> [Reading text]
The bottom line: It’s necessary to wipe dry to wipe
clean.
New Lyocell Fibers for Nonwovens?
Nick Simpson of Tencel Ltd reviewed 10
years of lyocell development and summarised the attributes of the fiber across
the whole range of nonwoven products.
Wipes had proved to be the most successful nonwoven
end-use. Hydroentanglement and needling were the most used conversion
technologies. Nonwovens using lyocell were better than viscose nonwovens for
strength, especially wet strength, for aperturing clarity, softness (at
comparable strength), basis weight range in spunlacing, and low-linting. In
air-laying the low cohesion of the fiber gave good results, and in
needlepunching the ability to use a 1.7 dtex fiber led to softer products.
In response to questions, Mr Simpson said available
Tencel fiber types were restricted to between 1 and 3 denier, but any length
from 0.5mm upwards could be supplied. Prices could not be discussed, but it was
comparable with viscose and hence more expensive than polyester staple. Wicking
and water retention properties were similar to viscose. The dissolution process
did not degrade wood-pulp so fiber and pulp had similar degrees of
polymerisation.
Partially-Oriented Hollow Polyester for Nonwovens?
Ivo Edward Ruzek of Industrial
Consulting estimated that worldwide use of polyester in nonwovens was
now around 500,000 tonnes and felt that future growth needed a fiber specially
tailored to the needs of the nonwoven producers. The traditional cotton-type
fiber as sold to the nonwoven industry was no longer good enough:
So Mr Ruzek proposed a partially oriented fiber with a
strength of about 4.2 gpd and 65% extension made from PET with ethylene or
propylene glycol blocks to get better moisture management or with PLA to lower
the melting point. Furthermore, if it could be made with a hollow core, weight
and cost savings could follow while the hollow fiber would give improved
resilience.
Hollow Polypropylene Fibers
Diana Ortiz of the University of Oklahoma
gave Robert Shambaugh’s paper on producing PP fibers with 50%
hollowness, this being defined as (ID/OD) 2 where ID is the diameter of the
hole, and OD is the outside diameter of the fiber. In a low-speed, short-spin
(0.5 m threadline) spunbond process this could be achieved by injecting nitrogen
into the core of a bicomponent jet. The fiber spun with 0.5 g/min polymer per
hole at 1500m/min showed a 0.3 birefringence suggesting full orientation. Even
at 1g/min/hole full orientation appeared to be achieved at only 1900m/min spin
speed.
Questioners suggested that the birefringence
measurements were affected by the hollowness, and that the fiber was not really
fully oriented. Why did the hollow fiber have such a low tenacity and high
extension? Ms Ortiz said that both solid and hollow fiber made on their machine
had similar extensions, so the hollow result was not unusual. Why had nitrogen,
rather than air been used to fill the core? She agreed air could be used in
future.

> [Raw data]
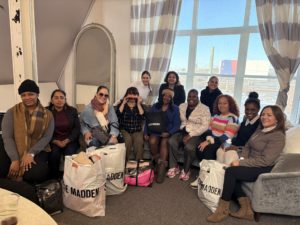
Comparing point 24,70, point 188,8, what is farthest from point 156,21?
point 24,70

> [Instructions]
a - From the report on nonwoven fibers, reproduce the passage starting with "New Lyocell Fibers" and going on through "to softer products.".
b - Answer these questions using the report on nonwoven fibers:
(i) Between what deniers were the available Tencel fiber types restricted?
(ii) About how much polyester was estimated to be used in nonwovens worldwide?
(iii) What gas was injected into the core of the bicomponent jet to make hollow polypropylene fibers?

> [The answers]
a -
New Lyocell Fibers for Nonwovens?
Nick Simpson of Tencel Ltd reviewed 10
years of lyocell development and summarised the attributes of the fiber across
the whole range of nonwoven products.
Wipes had proved to be the most successful nonwoven
end-use. Hydroentanglement and needling were the most used conversion
technologies. Nonwovens using lyocell were better than viscose nonwovens for
strength, especially wet strength, for aperturing clarity, softness (at
comparable strength), basis weight range in spunlacing, and low-linting. In
air-laying the low cohesion of the fiber gave good results, and in
needlepunching the ability to use a 1.7 dtex fiber led to softer products.

b -
(i) Between 1 and 3 denier.
(ii) Around 500,000 tonnes.
(iii) Nitrogen.